MS: How do you envisage this being used?
AJ: If successful, the image labelling challenge will generate the largest international dataset of polyline labelled freshwater fish imagery that meets quality control requirements. It will be used to train an AI model that will automate the Supervising Scientists’ fish video processing saving hundreds of hours of manual work each year. As the dataset and model weights will be made publicly available we hope it will encourage other fisheries scientists working in this space to contribute their data, and those who want to implement this technology will be able to fast track this as a routine monitoring tool to assess ecosystem health.
MS: When do you plan to go live?
AJ: We have undergone a soft launch within the Department to test and improve the processes.

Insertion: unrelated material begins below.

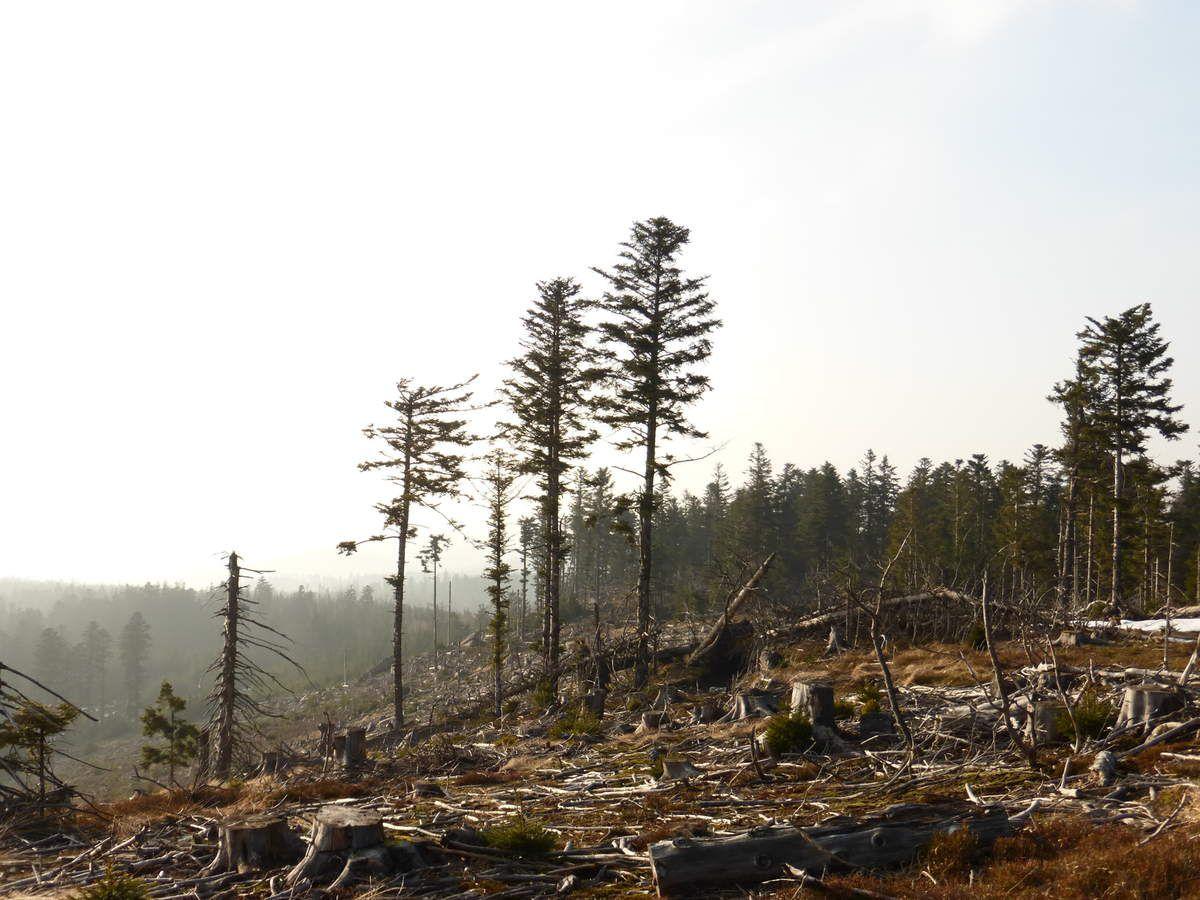 """Environnement dévasté, observé à la chaume du Noll (traces de l'ancienne tempête """" Lothar """" ! )."""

This is now complete. We have all the notebooks and draft GitHub Repository at 90 per cent, all that is required is building into an Azure Template so when we go live others can immediately use what we’ve achieved and deploy in Azure. We aim for this release in early October.
MS: What’s next on your agenda?
AJ: The Supervising Scientist runs a drone program which is used to characterise the surrounding landscape (terrestrial ecosystem) that will be used to inform rehabilitation of Ranger uranium mine. We’re looking at adopting some of the skills and learnings from BRUVNet to automate processing of our Lidar, multi-spectral and hyperspectral imagery to classify tree, understory and aquatic vegetation species.